■ TEXT FOR ANALYSIS:

June 15, 2004

The Internet, the Round Goby, and World Peace

By Doug McGill
The McGill Report

Rochester, MN -- Up at Wolf’s Marina in Stillwater on Sunday, the talk on the dock was all about the season’s first citing on Lake Pepin of Bighead and Silver Carp – the strange fish that jump like giant fleas out of the wake of outboard motors, sometimes hitting folks on board smack on the head.

But the Asian carp is only one division in an army of invaders that has already infiltrated Minnesota, the boaters agreed. There was also the Round Goby, a bottom-dwelling, pollution-loving, fish-egg-eating menace from Eastern Europe; the Zebra Mussel from the Caspian Sea in northern Iran; and the Purple Loosestrife, a tall plant from Europe that is exceptionally pretty but has a rotten personality, as its name describes.

The summer invasion of exotics has begun. And with it a reminder more poignant than ever that in our biological and environmental, as well as our political habitat, the porous borders of freedom come at a heavy price.

The ballast tanks of Great Lakes tankers, Mississippi cargo boats, and other commercial craft were years ago identified as the source of many foreign plant and animal species entering Minnesota’s water systems.

Brown Paper Bag

Now, thanks to economic globalization, even faster pathways are introducing new species into the state’s natural habitats – especially the multi-billion-dollar global horticulture industry, much of it conducted over the Internet.

■ PROBLEMS TO SOLVE:
1) Answer these questions from the article on invasive species.
(a) At which marina did the boaters talk on Sunday?
(b) According to the article, where does the Zebra Mussel come from?
(c) What was identified years ago as the source of many foreign plant and animal species entering Minnesota's water systems?
2) In one to three sentences, explain what the article on invasive species credits for the even faster pathways now bringing new species into Minnesota's natural habitats.

■ DATA RECORDS:
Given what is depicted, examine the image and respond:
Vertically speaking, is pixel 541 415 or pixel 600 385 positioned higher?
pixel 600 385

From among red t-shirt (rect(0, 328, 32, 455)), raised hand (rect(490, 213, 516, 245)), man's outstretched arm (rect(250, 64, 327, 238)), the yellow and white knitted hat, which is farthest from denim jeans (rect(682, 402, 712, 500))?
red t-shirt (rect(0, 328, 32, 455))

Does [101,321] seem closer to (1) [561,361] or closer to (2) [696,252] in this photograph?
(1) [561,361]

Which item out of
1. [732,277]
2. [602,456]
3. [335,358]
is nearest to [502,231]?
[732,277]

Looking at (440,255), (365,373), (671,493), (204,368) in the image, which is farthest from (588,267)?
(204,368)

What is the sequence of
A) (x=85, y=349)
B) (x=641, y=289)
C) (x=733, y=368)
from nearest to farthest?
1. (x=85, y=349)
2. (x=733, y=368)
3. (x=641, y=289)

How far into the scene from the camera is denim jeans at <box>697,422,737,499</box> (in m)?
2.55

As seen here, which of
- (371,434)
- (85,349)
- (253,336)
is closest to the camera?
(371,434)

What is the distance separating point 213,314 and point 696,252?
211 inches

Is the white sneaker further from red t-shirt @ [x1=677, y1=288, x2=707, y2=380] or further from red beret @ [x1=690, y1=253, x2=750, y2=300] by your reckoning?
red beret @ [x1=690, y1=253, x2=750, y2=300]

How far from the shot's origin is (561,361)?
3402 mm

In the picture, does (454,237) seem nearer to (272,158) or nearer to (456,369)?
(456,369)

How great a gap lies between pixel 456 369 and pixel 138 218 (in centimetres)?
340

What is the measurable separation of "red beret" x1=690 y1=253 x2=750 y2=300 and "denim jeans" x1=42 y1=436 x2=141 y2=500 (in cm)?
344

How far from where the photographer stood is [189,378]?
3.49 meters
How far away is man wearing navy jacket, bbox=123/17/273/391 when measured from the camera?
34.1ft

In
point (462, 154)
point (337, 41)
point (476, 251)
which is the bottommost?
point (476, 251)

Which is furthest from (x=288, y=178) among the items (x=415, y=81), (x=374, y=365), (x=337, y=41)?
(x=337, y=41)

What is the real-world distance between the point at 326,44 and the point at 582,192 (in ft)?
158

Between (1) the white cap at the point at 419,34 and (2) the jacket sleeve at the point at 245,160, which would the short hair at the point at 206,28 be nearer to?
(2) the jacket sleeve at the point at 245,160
--
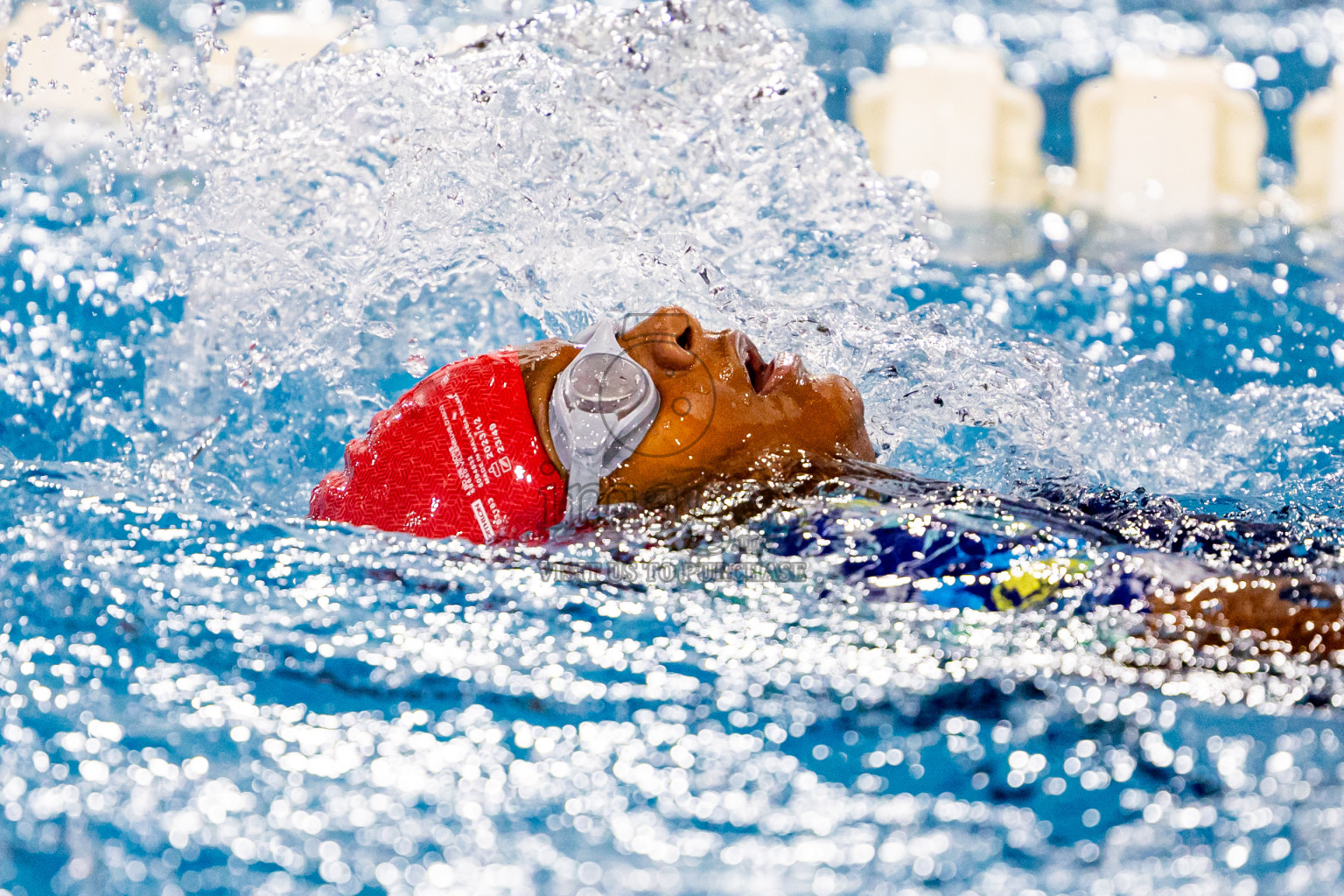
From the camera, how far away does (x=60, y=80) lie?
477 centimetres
==
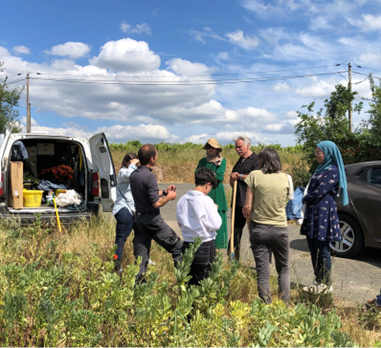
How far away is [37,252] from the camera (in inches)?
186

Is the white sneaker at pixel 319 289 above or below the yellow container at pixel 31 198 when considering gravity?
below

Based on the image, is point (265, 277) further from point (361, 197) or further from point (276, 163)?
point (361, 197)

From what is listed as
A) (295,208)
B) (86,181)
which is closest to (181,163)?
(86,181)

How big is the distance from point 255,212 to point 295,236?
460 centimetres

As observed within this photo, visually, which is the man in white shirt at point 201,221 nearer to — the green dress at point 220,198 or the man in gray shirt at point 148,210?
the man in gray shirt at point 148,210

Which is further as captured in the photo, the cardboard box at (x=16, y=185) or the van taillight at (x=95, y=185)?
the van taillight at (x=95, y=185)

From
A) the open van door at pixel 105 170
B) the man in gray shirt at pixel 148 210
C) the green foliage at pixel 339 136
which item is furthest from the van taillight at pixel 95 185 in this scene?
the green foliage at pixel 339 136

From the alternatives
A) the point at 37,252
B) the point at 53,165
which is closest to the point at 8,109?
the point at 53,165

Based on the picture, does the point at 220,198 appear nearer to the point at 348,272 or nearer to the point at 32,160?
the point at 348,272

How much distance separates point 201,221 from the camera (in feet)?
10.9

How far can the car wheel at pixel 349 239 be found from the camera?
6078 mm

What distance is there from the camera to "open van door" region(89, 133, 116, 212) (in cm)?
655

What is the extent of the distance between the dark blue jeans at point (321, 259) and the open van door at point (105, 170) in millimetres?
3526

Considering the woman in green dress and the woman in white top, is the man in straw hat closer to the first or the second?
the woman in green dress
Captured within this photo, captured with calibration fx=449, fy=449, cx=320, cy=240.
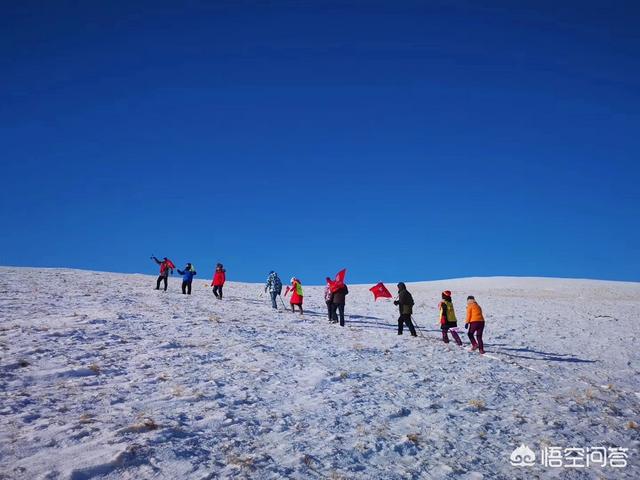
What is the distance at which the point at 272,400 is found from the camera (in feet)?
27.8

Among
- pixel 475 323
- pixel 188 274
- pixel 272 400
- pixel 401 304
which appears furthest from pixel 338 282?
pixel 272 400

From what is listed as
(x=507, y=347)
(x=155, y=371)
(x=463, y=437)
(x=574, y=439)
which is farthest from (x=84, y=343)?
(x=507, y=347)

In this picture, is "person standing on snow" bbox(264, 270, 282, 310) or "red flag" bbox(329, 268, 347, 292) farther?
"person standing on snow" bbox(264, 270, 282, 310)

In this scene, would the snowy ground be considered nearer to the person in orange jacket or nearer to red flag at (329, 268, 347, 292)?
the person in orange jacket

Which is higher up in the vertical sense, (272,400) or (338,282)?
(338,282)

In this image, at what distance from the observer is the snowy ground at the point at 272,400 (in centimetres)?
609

■ RESULTS BY TASK:
1)
(a) Wolf's Marina in Stillwater.
(b) The Caspian Sea in northern Iran.
(c) The ballast tanks of Great Lakes tankers, Mississippi cargo boats, and other commercial craft.

2) The article credits economic globalization. In particular, it points to the multi-billion-dollar global horticulture industry, much of which is conducted over the Internet.